A Natureza como Síntese - 9

O distanciamento ou aproximação entre Ciência e Religião, Filosofia e Teologia, tornou-se uma questão de fundo a partir do momento em que as filosofias que animaram ambos os lados, entraram em confronto. Não se tratou mais de interpretações isoladas, mas consolidaram-se sistemas filosóficos e principalmente filosofias da natureza, que entraram em confronto e, durante um século ou mais, se digladiaram. O resultado foi o fechamento de cada lado sobre a sua posição, com inegável prejuízo para ambos. Foi então que, no final do século dezenove  fizeram-se perceptíveis sinais e iniciativas de mudança de fundo neste quadro. Na medida em que as Ciências Naturais com seus métodos de investigação penetravam cada vez mais fundo na natureza dos seus objetos de investigação, novas e intrigantes incógnitas desafiavam os pesquisadores. Cada passo dado e cada resposta obtida, reclamava mais um avanço e deixava mais questões sem resposta. E foi de modo especial no campo da História Natural dos seres vivos, que a ciência fez os avanços e as descobertas mais espetaculares. No esforço do desdobramento anatômico de animais e plantas os cientistas localizaram e identificaram até as estruturas básicas dos seres vivos. De outra parte o esforço da compreensão anatômica, veio acompanhada pelo empenho não menor em identificar e entender os processos fisiológicos na sua natureza, interdependência e resultados finais.

O avanço dos conhecimentos científicos levou, aos poucos, a duas constatações importantes. A primeira prosperou na cabeça de um número crescente de cientistas. Na medida em que problemas eram resolvidos e perguntas respondidas, novos desafios se apresentavam e novas incógnitas intrigavam. Quanto mais fundo os cientistas penetravam nas estruturas e no funcionamento da vida em todos os seus níveis, desde os vestígios fósseis, até à multiplicidade das formas, inclusive o homem, os novos questionamentos que se colocavam aos cientistas e à ciência, superavam em número, complexidade e profundidade os já solucionados. Os cientistas assemelhavam-se ao homem que tentava aproximar-se do horizonte. Na medida em que parecia aproximar-se dele, este se afastava, deixando a desagradável  sensação de impotência e frustração.
***
## Enunciado A
Liste todas as linhas que contêm a palavra "tell".
As linhas seguintes não têm relação alguma com o texto.
***
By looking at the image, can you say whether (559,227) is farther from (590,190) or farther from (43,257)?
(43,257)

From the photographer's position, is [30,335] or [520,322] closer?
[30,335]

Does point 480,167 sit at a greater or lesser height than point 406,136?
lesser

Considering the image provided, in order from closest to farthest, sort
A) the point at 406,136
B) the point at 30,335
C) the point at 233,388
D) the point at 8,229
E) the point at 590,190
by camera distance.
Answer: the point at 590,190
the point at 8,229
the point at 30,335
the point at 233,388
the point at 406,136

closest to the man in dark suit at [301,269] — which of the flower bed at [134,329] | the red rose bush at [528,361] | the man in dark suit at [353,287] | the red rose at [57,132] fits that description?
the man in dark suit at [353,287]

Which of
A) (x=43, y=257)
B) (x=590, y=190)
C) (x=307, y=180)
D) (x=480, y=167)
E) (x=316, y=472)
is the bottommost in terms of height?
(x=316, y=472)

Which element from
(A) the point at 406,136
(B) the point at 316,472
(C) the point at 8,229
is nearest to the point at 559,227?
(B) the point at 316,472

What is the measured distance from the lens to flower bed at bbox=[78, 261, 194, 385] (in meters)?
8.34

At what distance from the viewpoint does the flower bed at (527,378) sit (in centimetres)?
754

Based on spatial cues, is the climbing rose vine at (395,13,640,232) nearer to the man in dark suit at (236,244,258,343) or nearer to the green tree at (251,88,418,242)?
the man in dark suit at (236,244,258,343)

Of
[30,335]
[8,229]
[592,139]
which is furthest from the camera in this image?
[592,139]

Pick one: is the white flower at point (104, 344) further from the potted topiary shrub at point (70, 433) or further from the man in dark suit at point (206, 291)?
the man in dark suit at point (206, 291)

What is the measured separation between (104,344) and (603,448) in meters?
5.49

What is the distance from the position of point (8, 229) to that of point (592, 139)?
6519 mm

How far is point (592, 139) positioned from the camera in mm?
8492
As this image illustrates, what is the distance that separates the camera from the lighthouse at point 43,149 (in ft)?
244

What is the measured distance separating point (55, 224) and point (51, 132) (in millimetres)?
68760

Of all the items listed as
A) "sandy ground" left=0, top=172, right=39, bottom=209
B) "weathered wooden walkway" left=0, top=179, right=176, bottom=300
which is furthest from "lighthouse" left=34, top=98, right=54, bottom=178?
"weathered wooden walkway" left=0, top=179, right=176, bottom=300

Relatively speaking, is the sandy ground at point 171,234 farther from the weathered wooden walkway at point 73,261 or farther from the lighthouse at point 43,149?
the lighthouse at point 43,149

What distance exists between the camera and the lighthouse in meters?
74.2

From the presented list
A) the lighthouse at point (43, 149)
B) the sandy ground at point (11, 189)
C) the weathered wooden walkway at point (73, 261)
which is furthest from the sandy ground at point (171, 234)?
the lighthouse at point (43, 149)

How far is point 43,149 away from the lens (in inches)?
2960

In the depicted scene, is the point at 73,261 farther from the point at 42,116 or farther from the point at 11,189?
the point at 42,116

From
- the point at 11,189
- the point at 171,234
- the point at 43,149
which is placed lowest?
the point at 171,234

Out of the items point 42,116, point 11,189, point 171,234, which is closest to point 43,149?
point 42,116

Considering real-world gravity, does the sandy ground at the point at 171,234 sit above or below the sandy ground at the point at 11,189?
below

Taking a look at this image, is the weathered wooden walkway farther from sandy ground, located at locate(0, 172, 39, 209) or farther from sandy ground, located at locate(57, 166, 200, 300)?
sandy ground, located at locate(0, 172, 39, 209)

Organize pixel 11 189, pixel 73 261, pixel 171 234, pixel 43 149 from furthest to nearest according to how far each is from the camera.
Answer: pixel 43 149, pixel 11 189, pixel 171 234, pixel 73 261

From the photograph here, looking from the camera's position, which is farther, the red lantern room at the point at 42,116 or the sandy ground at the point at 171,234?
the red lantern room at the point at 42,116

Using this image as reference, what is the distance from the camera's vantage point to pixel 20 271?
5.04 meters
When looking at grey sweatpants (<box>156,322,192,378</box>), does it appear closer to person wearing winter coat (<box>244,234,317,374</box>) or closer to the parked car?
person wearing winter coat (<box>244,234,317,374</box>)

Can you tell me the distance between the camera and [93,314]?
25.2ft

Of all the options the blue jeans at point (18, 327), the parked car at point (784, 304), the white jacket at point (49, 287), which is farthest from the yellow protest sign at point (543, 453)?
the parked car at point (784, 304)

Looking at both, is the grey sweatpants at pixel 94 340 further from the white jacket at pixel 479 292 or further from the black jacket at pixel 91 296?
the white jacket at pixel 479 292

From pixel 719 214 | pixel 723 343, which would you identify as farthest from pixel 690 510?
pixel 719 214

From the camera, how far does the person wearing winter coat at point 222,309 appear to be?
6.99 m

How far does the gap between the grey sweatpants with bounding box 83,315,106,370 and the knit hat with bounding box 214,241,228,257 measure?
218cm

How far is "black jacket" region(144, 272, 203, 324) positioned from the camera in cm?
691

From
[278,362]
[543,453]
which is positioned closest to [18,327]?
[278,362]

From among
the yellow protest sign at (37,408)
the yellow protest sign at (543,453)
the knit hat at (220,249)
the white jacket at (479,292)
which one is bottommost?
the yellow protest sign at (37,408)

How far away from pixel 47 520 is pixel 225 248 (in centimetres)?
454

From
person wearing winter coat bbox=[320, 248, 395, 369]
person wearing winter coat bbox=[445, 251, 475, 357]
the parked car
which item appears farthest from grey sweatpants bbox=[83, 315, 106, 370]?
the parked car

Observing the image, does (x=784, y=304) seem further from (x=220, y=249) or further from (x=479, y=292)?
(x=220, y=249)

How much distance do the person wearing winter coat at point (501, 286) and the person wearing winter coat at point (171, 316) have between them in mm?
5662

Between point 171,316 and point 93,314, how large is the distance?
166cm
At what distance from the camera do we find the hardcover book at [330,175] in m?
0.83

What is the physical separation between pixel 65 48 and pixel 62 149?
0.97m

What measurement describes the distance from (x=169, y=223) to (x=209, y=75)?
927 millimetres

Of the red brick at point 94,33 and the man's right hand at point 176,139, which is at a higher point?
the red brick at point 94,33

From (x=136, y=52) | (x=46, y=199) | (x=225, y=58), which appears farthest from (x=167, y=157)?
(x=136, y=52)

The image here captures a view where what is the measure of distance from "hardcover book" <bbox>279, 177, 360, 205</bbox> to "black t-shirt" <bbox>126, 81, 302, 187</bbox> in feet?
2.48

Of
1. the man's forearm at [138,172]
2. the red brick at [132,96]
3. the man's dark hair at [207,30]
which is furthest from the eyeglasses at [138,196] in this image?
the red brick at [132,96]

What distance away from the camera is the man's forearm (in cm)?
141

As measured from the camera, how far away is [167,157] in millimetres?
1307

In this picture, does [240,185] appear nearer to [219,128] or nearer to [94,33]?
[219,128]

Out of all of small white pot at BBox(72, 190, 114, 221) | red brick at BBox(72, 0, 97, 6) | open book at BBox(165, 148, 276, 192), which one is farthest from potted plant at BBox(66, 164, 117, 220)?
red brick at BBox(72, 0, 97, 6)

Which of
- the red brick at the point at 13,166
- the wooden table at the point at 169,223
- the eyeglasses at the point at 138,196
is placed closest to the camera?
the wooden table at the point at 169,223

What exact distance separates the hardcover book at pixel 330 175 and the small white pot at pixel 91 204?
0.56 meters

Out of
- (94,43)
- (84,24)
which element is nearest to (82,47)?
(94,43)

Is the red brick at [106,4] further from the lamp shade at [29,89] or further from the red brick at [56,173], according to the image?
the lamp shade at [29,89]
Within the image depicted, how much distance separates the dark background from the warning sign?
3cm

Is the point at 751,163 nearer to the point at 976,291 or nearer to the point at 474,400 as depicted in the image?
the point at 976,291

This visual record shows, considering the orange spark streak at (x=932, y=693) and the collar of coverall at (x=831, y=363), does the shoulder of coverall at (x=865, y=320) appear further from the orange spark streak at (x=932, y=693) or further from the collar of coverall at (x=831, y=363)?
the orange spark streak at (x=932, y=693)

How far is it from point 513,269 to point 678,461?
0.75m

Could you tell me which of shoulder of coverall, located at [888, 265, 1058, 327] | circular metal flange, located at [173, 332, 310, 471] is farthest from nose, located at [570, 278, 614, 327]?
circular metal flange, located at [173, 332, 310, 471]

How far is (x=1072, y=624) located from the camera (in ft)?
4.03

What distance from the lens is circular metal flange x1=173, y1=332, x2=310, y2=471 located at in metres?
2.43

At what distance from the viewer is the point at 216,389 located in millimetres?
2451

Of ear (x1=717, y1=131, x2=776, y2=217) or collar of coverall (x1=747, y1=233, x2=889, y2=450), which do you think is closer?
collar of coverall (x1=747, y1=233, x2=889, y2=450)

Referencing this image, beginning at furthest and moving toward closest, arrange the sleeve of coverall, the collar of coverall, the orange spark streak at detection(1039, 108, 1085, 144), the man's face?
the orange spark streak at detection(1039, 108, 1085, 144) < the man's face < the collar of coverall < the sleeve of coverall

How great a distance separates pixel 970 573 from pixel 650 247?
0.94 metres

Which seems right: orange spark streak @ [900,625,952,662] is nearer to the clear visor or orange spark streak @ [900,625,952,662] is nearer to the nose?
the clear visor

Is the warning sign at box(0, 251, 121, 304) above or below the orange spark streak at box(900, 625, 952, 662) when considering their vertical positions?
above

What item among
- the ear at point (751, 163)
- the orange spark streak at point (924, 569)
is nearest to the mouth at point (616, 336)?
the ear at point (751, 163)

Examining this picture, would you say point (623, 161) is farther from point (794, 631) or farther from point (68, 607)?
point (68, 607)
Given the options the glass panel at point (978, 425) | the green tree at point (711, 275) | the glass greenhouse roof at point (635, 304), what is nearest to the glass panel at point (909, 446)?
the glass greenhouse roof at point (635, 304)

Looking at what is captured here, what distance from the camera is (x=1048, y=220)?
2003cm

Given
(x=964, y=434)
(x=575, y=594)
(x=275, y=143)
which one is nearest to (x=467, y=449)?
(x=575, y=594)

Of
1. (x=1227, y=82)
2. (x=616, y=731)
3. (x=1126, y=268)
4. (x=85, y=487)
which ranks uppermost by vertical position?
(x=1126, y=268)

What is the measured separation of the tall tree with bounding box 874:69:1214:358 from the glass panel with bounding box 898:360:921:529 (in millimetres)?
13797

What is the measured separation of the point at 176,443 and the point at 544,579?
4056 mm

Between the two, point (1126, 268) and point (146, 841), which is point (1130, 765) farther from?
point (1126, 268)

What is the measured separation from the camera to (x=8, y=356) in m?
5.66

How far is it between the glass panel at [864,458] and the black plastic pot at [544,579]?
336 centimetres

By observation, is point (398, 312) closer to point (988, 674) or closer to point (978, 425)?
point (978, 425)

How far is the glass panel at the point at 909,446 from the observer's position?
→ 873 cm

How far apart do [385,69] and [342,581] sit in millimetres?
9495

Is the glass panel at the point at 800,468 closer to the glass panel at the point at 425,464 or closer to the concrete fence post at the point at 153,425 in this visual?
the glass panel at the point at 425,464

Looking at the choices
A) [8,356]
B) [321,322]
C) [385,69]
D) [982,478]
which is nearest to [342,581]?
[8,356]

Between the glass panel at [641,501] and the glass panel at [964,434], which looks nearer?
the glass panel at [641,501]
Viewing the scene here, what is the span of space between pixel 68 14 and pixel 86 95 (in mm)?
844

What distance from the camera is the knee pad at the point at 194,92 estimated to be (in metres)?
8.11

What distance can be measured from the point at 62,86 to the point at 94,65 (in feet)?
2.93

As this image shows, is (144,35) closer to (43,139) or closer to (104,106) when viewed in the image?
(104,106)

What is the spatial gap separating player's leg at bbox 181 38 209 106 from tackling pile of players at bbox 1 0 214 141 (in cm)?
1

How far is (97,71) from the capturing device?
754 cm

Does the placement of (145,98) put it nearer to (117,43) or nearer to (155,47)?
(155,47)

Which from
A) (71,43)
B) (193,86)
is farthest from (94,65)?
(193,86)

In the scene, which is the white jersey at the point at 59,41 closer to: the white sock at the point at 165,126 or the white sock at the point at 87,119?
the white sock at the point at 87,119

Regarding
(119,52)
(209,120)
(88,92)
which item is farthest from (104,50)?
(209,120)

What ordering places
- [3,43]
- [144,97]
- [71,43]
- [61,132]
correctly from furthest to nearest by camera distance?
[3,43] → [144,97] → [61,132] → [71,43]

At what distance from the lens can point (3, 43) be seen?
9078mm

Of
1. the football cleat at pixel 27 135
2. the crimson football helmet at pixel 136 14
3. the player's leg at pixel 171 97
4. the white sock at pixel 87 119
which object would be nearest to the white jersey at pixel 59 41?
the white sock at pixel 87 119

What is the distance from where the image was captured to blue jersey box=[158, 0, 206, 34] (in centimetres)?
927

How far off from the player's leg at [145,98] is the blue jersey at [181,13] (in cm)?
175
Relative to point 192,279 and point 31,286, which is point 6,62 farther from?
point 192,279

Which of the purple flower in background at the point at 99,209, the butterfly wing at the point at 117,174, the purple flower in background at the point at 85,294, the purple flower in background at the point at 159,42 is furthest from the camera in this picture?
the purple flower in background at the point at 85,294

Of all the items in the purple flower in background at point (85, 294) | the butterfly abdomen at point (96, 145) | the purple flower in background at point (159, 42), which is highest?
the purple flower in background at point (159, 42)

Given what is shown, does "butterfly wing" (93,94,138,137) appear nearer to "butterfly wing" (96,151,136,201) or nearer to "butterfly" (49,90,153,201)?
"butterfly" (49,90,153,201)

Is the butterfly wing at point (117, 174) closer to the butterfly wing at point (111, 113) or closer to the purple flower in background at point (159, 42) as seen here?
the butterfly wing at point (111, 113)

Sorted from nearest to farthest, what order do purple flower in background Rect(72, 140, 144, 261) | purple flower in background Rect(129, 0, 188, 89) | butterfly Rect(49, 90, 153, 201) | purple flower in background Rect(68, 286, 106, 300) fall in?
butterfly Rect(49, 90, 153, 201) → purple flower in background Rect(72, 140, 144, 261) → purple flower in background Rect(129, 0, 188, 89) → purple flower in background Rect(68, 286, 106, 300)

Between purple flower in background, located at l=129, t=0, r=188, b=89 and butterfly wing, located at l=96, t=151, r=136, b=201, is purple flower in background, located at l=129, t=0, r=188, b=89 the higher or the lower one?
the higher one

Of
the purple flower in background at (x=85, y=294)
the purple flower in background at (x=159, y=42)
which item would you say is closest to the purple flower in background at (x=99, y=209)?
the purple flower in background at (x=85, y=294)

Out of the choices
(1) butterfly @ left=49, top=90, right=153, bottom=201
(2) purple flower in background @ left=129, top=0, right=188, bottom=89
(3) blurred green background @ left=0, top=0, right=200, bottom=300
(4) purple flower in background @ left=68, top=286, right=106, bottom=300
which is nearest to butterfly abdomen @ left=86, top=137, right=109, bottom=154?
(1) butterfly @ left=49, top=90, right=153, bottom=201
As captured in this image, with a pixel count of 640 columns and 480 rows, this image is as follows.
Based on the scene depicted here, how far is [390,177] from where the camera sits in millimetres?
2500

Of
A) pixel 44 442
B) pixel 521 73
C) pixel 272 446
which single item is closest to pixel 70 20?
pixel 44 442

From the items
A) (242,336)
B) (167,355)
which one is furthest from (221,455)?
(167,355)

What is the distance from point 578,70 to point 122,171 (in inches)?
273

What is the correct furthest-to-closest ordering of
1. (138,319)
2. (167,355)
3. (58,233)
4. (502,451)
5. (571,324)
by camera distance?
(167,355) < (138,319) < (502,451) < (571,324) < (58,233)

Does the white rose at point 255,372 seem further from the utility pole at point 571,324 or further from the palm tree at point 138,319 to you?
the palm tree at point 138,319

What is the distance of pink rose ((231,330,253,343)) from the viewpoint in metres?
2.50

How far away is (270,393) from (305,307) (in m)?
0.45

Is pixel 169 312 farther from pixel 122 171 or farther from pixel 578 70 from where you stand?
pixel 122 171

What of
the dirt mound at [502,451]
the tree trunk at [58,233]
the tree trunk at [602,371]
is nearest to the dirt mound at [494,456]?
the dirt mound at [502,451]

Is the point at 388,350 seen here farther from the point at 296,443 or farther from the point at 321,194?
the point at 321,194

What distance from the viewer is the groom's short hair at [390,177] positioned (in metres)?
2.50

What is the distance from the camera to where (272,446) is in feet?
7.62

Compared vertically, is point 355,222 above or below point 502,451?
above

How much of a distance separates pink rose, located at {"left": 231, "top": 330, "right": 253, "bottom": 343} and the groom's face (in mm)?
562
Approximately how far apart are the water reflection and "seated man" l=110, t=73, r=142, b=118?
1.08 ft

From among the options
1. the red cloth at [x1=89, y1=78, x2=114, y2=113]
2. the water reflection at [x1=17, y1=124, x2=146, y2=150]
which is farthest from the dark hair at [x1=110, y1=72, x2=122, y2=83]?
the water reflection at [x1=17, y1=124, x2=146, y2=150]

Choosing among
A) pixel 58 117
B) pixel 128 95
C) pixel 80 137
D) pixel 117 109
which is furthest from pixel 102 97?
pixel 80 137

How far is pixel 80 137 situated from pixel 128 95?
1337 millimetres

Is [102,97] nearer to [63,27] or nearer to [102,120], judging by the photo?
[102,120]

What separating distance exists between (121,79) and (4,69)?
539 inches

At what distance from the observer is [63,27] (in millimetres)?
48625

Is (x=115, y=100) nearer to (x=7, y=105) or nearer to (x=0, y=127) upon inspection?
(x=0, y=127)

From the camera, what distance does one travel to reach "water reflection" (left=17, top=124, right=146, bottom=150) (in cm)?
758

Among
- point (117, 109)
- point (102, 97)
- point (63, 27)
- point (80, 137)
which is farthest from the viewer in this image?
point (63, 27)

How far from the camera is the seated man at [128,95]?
***
## Enunciado B
Responda com base no texto:
(i) Em que momento se tornaram perceptíveis sinais de mudança de fundo no quadro descrito?
(ii) Em que campo a ciência fez os avanços e as descobertas mais espetaculares?
(iii) A quem os cientistas são comparados?

## Resposta A
Can you tell me the distance between the camera and [93,314]?
Could you tell me which of shoulder of coverall, located at [888, 265, 1058, 327] | circular metal flange, located at [173, 332, 310, 471] is farthest from nose, located at [570, 278, 614, 327]?

## Resposta B
(i) No final do século dezenove.
(ii) No campo da História Natural dos seres vivos.
(iii) Ao homem que tentava aproximar-se do horizonte.